レイ「それじゃあ、エディとキャシーにも感謝だね」

 南東地区の冷凍倉庫にて、掃除屋のアリエルから買い取った体。

 エディとキャシーの体とレイチェルの体を比較していくことで、今現在のゾンビ風レイチェルが完成したのだ。

 ちなみに、それらの作業を全て行ったのはグレイである。

 グレイは現在、エディとキャシーに同じ条件を揃えることができないかと模索中で、ここのところしっかり寝ていなかった。

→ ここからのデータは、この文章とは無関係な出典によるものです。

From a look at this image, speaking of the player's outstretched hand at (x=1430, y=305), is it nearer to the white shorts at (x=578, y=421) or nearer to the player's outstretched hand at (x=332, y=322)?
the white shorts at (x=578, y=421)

 ダニーを除くわけではないが、あの二人も還ってくるようなことがあれば、帰り場所の肉体くらいは用意してあげたいという気遣いが身を動かしたのだろう。

ザック「そんで? 今は疲労の限界で、あの様か」

 ソファの傍にあるテーブルにつく二人が、チラリとグレイの顔を覗く。

 椅子に座ってプラプラと足を揺らすレイチェルと、朝食のホットサンドを噛じるザック。

 そんな二人の目の前で、グレイは完全に熟睡していた。

レイ「神父様、お疲れだったもんね」

 グレイが死んだように眠っているのは、そういう理由である。

 ちなみに、レイチェルのゾンビ化にまで成功しているものの、当然ながらザックは満足などしていない。

ザック「こうして顔合わせて会話できるようになったのはいいけどよぉ。どう見ても“生き返った”わけじゃねぇモンな」

レイ「そうだね」

ザック「眠れねぇし、腹も減らねぇ。さっき俺が触ったのだって、お前は感覚ねぇんだろ?」

レイ「うん。触れられた感じはなかったよ。歩くのも座るのも、何かフワフワしてる感じ」

 これでは人形に憑いていた頃と何も変わらない。

 器が変わっただけで、まだレイチェルは“死んでいる”のだ。

ザック「これじゃダメだ。俺が目指してるモンは、こういうモンじゃねぇ」

レイ「でも、神父様は多分しばらく動けないみたいだし……どうするの?」

ザック「……あの時と同じだろ」

レイ「……?」

 朝食を食べ終えて、皿とカップを台所の洗面台に向けて放り投げた。

 確実に割れた音が反響してきたが、ザックもレイチェルも気にしていない。

ザック「あのビルから抜け出した時だって、俺とお前の二人だったろ。今だってそれでいい」

レイ「……!」

ザック「来いよ、レイ。お前が完全に生き返るまで、あと一歩だ。方法を探しに行くぞ…」

レイ「……うん…ッ」

 割れた食器類も寝続けるグレイも放っておいて、ザックとレイチェルは教会を出た。

 今回は二人きりで、現状打破の方法を探しに向かう。







 ところ変わって、死後の世界。

 東洋の黄泉、獄都。

 この世界でダニーは、現在も獄卒たちの魔手から逃亡中の生活を送っていた。

ダニー「ふぅ…。生きていた頃じゃ味わえない危機感だね…。まぁ、もう死んでるわけだし…。そういう感覚も鈍ってるのかな…?」

 獄卒の木舌と戦った時の傷は癒えていない。

 死んでいるのだから治癒力があるわけがないし、これ以上死ぬこともないのだから癒える必要もない。

 ただ痛覚だけは健在だったため、死ぬほどの激痛が永遠に続く仕様になっている。

 死にたくても死ねない苦痛を実感しているところだった。